CODE from Mutually unbiased bases containing a complex Hadamard matrix of Schmidt rank three. 6 November 2019 26 February 2020.

Constructing four six-dimensional mutually unbiased bases (MUBs) is an open problem in quantum physics and measurement. We investigate the existence of four MUBs including the identity, and a complex Hadamard matrix (CHM) of Schmidt rank three. The CHM is equivalent to a controlled unitary operation on the qubit-qutrit system via local unitary transformation I₂⊗V and I₂⊗W. We show that V and W have no zero entry, and apply it to exclude constructed examples as members of MUBs. We further show that the maximum of entangling power of controlled unitary operation is log₂3 ebits. We derive the condition under which the maximum is achieved, and construct concrete examples. Our results describe the phenomenon that if a CHM of Schmidt rank three belongs to an MUB then its entangling power may not reach the maximum.

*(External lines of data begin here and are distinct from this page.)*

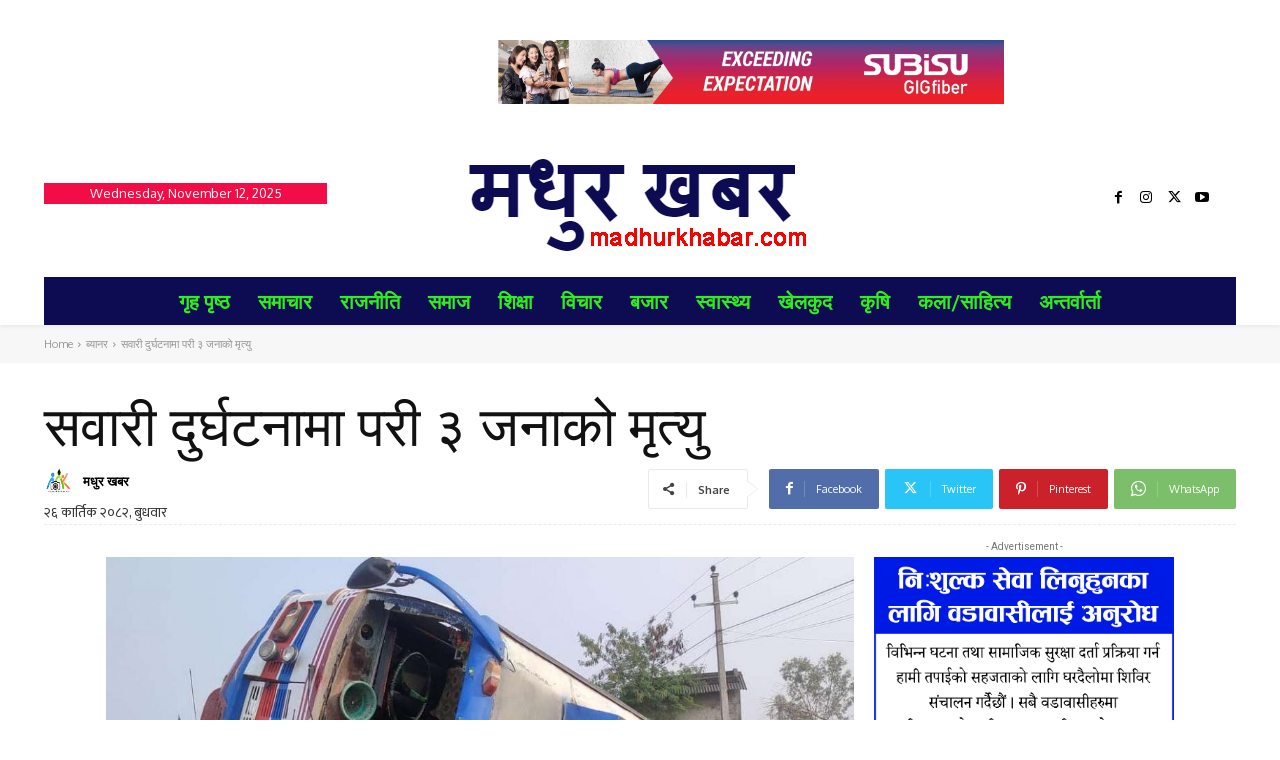

--- FILE ---
content_type: text/html; charset=UTF-8
request_url: https://madhurkhabar.com/wp-admin/admin-ajax.php?td_theme_name=Newspaper&v=12.7
body_size: -431
content:
{"3390":82}

--- FILE ---
content_type: text/css
request_url: https://madhurkhabar.com/wp-content/plugins/i-like/assets/css/main.css?ver=6.8.3
body_size: 83
content:
/* I like common style */
.i-like-wrapper { display: flex; flex-wrap: wrap; align-items: center; }
.i-like-buttons { padding: 10px 1px; display: flex; justify-content: flex-end; align-items: center; flex-wrap: wrap; text-align: right; }
.total-ld-counts, .i-like-buttons { flex-grow: 1; }

/* I like counts style */
.total-likes > i, .total-dislikes > i { margin-right: 5px; }
.total-likes, .total-dislikes { height: 30px; width: auto; display: inline-block; vertical-align: middle; line-height: 28px; text-align: center; margin: 0 5px 0 0; padding: 3px 15px; background-color: rgba(0, 0, 0, 0.1); box-sizing: border-box; }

构建四组六维相互无偏基（mutually unbiased bases）是量子物理与量子测量领域的公开问题。我们研究了包含恒等基与一类施密特秩为3的复哈达玛矩阵（complex Hadamard matrix）在内的四组MUB的存在性。该复哈达玛矩阵可通过局域幺正变换I₂⊗V与I₂⊗W，对应于量子比特-量子三能级系统上的受控幺正操作。我们证明了V与W均无零元素，并利用该结论将部分已构造的矩阵排除在MUB的候选成员之外。我们进一步证明，该受控幺正操作的最大纠缠能力为log₂3 纠缠比特（ebits）。我们推导了达到该最大值的条件，并构造了具体示例。我们的研究结果揭示了如下现象：若一类施密特秩为3的复哈达玛矩阵属于某组MUB，则其纠缠能力未必能达到前述最大值。